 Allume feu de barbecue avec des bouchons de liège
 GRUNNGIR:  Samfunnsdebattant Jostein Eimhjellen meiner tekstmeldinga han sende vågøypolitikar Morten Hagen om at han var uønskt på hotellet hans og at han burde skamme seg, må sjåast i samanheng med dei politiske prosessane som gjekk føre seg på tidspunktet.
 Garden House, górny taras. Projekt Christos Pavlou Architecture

┄┄┄┄┄┄┄┄┄┄

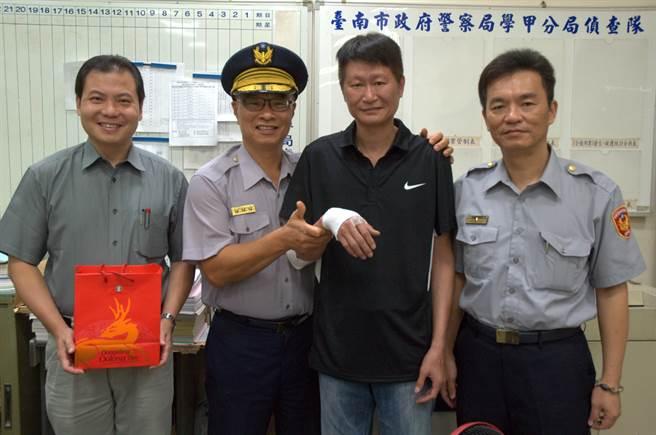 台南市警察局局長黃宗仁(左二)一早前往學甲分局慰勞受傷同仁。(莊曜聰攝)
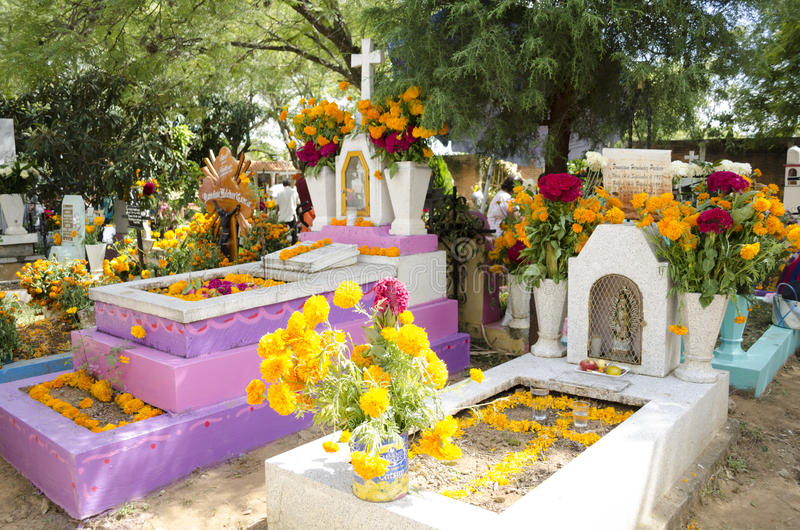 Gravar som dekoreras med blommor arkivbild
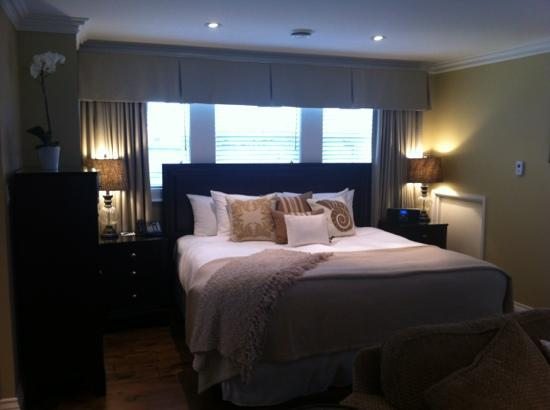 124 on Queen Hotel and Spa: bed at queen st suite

┄┄┄┄┄┄┄┄┄┄

- [Exercise prompt] Looking at the data above, return every line from the one with "Allume feu de" down to the one with "Garden House, górny", exactly and inclusively.

- [Task answer]
 Allume feu de barbecue avec des bouchons de liège
 GRUNNGIR:  Samfunnsdebattant Jostein Eimhjellen meiner tekstmeldinga han sende vågøypolitikar Morten Hagen om at han var uønskt på hotellet hans og at han burde skamme seg, må sjåast i samanheng med dei politiske prosessane som gjekk føre seg på tidspunktet.
 Garden House, górny taras. Projekt Christos Pavlou Architecture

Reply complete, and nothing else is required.